07 Reverse Integer — Interview English Script (C++)
Source aligned with: docs/18_Bit_Manipulation/07_Reverse_Integer.md
Quick links: Source Solution · Chapter Script Index · Global Index
1) 30-second problem restatement script
| English line | Traditional Chinese meaning (short) | Interview stage |
| Let me restate Reverse Integer. | 我先重述 Reverse Integer。 | Restatement |
| Given a 32-bit signed integer x, we reverse its decimal digits. | 給定 32 位有號整數 x,要反轉十進位數字。 | Restatement |
| If reversed value overflows signed 32-bit range, return zero. | 若反轉後溢出 32 位有號範圍,回傳 0。 | Restatement |
| We should not rely on 64-bit storage. | 不應依賴 64 位儲存。 | Restatement |
| I will pop last digit and push into result iteratively. | 我會反覆 pop 尾數再 push 到結果。 | Restatement |
| Overflow must be checked before each push. | 每次 push 前都要先做溢位檢查。 | Restatement |
2) Clarifying questions (5 lines)
| English line | Traditional Chinese meaning (short) | Interview stage |
| Should behavior follow 32-bit signed range exactly? | 是否嚴格遵循 32 位有號範圍? | Clarify |
| Is returning zero on overflow mandatory? | 溢位是否必須回傳 0? | Clarify |
| Can we assume C++ modulo on negatives as usual? | 可否採 C++ 對負數取模行為? | Clarify |
| Do you prefer math-only approach over string reversal? | 你偏好純數學法而非字串反轉嗎? | Clarify |
| Should we mention INT_MAX and INT_MIN boundary digits explicitly? | 是否要明講 INT_MAX/INT_MIN 邊界位數? | Clarify |
3) Approach discussion
Brute force (3 lines)

☆ ☆ ☆ ☆ ☆ ☆ ☆

### WORK TO DO
Pick up the Reverse Integer interview script after its last line shown and continue it.

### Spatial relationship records

☆ ☆ ☆ ☆ ☆ ☆ ☆

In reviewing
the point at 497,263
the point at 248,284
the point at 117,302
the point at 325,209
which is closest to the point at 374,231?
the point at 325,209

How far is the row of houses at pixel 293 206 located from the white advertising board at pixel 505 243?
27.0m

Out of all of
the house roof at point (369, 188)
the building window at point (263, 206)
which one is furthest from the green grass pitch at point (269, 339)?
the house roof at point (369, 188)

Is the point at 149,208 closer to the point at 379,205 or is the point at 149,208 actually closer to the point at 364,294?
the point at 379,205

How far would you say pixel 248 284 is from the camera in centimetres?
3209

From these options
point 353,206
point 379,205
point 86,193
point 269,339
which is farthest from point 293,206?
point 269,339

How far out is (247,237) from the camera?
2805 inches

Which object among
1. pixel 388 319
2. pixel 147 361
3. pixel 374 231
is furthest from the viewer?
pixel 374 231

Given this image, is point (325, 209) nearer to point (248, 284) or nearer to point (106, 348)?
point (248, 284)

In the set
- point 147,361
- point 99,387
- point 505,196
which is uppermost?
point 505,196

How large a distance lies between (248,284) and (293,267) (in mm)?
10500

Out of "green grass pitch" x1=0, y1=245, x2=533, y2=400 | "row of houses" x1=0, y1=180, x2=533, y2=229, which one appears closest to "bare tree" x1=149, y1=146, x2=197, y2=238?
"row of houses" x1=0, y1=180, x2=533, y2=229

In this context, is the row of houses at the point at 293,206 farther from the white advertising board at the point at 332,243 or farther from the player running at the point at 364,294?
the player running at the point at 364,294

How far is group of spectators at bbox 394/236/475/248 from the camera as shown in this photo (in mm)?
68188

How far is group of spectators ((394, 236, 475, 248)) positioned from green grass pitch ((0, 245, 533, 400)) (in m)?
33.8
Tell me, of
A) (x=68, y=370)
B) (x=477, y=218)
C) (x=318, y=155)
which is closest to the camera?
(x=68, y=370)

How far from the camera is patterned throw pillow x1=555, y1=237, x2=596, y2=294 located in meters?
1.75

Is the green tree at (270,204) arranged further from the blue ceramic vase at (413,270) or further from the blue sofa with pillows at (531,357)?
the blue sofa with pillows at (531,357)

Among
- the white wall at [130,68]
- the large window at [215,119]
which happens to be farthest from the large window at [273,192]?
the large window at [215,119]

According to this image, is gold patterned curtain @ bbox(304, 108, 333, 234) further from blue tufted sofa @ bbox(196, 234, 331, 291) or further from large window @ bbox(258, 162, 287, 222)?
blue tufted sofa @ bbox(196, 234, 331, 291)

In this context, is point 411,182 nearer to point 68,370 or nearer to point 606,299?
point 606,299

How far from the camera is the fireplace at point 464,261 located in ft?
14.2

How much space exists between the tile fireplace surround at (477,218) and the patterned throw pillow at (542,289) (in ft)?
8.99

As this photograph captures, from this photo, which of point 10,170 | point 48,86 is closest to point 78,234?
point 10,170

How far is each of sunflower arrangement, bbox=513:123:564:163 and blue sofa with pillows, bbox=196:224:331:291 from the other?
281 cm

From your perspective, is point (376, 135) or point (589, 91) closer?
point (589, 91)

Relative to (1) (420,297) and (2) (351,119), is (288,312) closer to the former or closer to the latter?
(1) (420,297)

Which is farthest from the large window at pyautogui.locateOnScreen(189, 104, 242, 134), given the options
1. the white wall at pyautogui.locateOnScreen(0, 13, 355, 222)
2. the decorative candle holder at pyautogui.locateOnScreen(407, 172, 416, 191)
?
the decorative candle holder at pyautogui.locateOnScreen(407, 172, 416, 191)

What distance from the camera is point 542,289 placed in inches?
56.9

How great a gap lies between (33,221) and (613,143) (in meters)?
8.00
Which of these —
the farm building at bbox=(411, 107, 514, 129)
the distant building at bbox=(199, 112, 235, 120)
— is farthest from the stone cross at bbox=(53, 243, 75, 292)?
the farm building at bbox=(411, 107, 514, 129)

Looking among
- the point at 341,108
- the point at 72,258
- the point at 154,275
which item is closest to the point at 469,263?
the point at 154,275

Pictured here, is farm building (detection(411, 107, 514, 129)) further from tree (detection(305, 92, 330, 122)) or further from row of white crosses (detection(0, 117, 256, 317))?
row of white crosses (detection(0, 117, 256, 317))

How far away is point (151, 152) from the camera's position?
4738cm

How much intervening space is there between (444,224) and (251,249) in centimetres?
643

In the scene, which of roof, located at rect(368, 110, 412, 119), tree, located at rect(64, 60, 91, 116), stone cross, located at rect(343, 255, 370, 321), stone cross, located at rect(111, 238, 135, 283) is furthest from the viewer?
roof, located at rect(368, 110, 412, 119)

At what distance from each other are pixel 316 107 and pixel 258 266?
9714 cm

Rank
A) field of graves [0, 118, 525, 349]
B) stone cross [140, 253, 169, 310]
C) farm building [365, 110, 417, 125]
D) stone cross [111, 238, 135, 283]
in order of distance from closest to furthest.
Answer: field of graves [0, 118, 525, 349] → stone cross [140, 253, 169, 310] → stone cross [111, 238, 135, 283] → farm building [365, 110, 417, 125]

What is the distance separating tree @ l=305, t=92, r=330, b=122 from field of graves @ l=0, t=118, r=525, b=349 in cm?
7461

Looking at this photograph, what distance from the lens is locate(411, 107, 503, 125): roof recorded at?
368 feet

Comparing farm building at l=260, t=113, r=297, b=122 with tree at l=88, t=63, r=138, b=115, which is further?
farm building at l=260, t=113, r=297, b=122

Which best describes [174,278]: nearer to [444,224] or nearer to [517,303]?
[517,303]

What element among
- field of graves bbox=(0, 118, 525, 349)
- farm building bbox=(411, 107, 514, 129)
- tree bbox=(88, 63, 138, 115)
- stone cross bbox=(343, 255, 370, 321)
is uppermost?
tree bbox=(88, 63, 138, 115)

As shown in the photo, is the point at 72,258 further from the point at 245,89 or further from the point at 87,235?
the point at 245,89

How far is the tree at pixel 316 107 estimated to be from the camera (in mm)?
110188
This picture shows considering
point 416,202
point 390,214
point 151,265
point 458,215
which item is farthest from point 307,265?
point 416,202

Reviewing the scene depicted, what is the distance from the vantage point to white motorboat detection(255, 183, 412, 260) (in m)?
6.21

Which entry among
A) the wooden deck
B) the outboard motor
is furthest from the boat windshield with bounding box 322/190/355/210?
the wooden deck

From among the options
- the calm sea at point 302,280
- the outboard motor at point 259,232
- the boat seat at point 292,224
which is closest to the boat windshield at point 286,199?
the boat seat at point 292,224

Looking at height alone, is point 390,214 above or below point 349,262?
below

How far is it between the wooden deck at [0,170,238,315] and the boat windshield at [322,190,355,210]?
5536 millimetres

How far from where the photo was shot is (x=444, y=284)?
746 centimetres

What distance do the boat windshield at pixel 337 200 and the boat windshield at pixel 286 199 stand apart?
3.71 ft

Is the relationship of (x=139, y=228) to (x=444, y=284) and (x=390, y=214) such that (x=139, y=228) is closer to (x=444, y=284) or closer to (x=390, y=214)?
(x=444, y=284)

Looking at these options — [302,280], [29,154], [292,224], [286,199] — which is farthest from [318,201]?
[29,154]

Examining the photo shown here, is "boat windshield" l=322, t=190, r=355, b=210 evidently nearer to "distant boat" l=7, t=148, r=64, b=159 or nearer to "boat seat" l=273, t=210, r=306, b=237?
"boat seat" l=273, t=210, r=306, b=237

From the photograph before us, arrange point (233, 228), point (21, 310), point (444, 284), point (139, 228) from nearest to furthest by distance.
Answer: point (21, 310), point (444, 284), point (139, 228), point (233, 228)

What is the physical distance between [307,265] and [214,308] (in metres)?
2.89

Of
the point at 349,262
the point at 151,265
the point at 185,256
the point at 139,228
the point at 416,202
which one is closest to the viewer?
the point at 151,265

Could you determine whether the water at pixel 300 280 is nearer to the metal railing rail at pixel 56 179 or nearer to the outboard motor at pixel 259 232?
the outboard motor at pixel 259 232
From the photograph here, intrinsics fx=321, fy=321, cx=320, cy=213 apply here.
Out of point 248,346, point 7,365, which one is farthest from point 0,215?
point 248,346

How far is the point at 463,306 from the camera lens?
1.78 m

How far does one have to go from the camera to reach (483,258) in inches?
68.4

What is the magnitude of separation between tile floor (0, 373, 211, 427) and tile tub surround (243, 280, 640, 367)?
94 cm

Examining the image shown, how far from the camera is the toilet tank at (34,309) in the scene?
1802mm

☆ ☆ ☆ ☆ ☆ ☆ ☆

### ANSWER TO THIS TASK
| English line | Traditional Chinese meaning (short) | Interview stage |
| String conversion can reverse digits quickly in code length. | 字串轉換法程式較短可快速反轉。 | Approach |
| But this is less ideal for low-level numeric interview intent. | 但對低階數值面試重點不夠理想。 | Approach |
| Math approach with explicit overflow guard is preferred. | 面試更偏好帶溢位檢查的數學法。 | Approach |
Optimized approach (5 lines)
| English line | Traditional Chinese meaning (short) | Interview stage |
| Repeatedly pop digit as x modulo ten and shrink x by division. | 反覆用 x%10 pop 一位,再 x/=10。 | Approach |
| Before push, check if rev would overflow after rev times ten plus pop. | push 前先檢查 rev*10+pop 是否會溢位。 | Approach |
| Positive overflow check uses INT_MAX over ten and last digit seven. | 正溢位檢查用 INT_MAX/10 與尾數 7。 | Approach |
| Negative overflow check uses INT_MIN over ten and last digit minus eight. | 負溢位檢查用 INT_MIN/10 與尾數 -8。 | Approach |
| If safe, update rev equals rev times ten plus pop. | 安全時才更新 rev=rev*10+pop。 | Approach |
4) Coding-and-speaking script (line-by-line, in coding order)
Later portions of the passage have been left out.